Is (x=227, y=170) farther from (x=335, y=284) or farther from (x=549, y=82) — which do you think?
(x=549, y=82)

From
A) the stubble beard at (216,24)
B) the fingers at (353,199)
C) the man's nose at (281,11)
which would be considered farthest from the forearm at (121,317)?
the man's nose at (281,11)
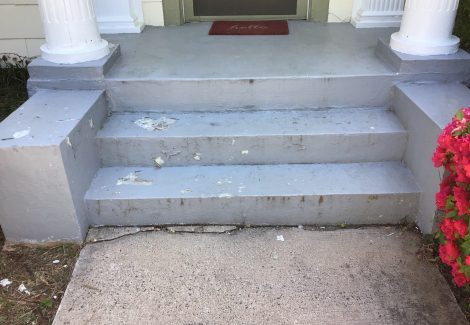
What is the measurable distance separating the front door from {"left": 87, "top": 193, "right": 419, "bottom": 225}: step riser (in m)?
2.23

★ ★ ★

§ Given exercise:
Reproduce the listing above word for word, leaving out the picture.

§ Final result:
Is (x=227, y=170) farther from (x=335, y=284) or farther from (x=549, y=82) — which do you think?
(x=549, y=82)

From
A) the stubble beard at (216,24)
B) the fingers at (353,199)
C) the man's nose at (281,11)
which would be considered farthest from the forearm at (121,317)?
the man's nose at (281,11)
What is the measurable distance separating the front door from {"left": 87, "top": 193, "right": 419, "bottom": 225}: step riser (in m)?
2.23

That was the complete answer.